Recounting incidents from our own lives, we recognize our capacity to create positive change. This is all the more valuable since we are not accustomed to sharing this kind of experience or understanding it as power.
Think of a time in your life when something important and good happened because of what you said or did. Recapture the scene, play it back for yourself.
Note that the guide does not use the word power until later in the general discussion that follows.
Now in groups of three or four, people take turns telling their stories. The guide suggests: As you listen to each story, discern the qualities in that person that were at play.
“I got the principal’s permission to start a recycling program at our school.”
“Instead of backing off, I just stood there and talked to the guard at the nuclear power plant.”
“I was presiding at the board meeting and felt stuck; I decided to relinquish my role as leader, and then everyone was able to decide what to do.”
When the small groups are finished, the guide asks people to call out the qualities they discerned in each other’s stories, and writes them up on newsprint as they are named—empathy, trust, letting go, flexibility. The guide then asks the group to point out those qualities and behaviors that fit new paradigm understanding of power. (see pages XX in Chapter 3).
At one workshop, a man still insisted that he experienced no power in his life. “What gives you pleasure?” the guide asked. “Well, I don’t know.
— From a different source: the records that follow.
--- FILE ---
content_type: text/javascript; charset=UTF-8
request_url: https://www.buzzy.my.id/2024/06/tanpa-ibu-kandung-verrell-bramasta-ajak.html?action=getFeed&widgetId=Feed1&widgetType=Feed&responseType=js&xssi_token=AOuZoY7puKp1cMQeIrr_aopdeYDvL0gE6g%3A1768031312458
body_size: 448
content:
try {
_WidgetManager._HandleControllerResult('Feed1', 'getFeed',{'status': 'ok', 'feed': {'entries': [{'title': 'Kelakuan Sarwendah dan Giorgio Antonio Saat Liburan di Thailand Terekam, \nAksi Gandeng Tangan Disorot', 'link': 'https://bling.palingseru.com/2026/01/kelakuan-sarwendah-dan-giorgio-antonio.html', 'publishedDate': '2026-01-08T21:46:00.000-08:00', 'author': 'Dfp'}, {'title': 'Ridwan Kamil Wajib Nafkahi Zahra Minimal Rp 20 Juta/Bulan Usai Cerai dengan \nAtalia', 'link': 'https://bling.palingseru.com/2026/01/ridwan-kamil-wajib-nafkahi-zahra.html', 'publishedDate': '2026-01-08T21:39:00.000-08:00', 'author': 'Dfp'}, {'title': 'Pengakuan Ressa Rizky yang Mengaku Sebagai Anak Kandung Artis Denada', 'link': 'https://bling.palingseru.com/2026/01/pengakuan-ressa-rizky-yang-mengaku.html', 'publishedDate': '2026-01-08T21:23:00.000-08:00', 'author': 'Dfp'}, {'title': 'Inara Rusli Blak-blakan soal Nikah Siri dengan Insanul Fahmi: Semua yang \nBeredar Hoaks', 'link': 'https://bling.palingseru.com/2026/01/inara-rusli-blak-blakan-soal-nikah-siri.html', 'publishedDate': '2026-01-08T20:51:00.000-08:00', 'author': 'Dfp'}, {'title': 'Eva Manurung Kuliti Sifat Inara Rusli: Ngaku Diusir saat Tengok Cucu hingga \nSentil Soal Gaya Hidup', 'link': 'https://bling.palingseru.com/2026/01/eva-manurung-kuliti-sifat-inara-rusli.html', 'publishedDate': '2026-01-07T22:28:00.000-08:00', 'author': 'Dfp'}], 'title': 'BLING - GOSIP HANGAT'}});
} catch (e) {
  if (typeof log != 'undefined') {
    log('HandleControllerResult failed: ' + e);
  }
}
I feel good when I ride my bicycle.” “What is that like?” “Well, I tell you now, it feels good when I’m riding home from work and the traffic is jammed. I just speed by all those cars and trucks; they can hardly move and I’m going where I want to go.” “That sounds like a powerful feeling,” said the guide. “You bet!” said Jim beaming. “I guess that is a kind of power, isn’t it?” And he recognized with pride the guerrilla-power of autonomy and flexibility.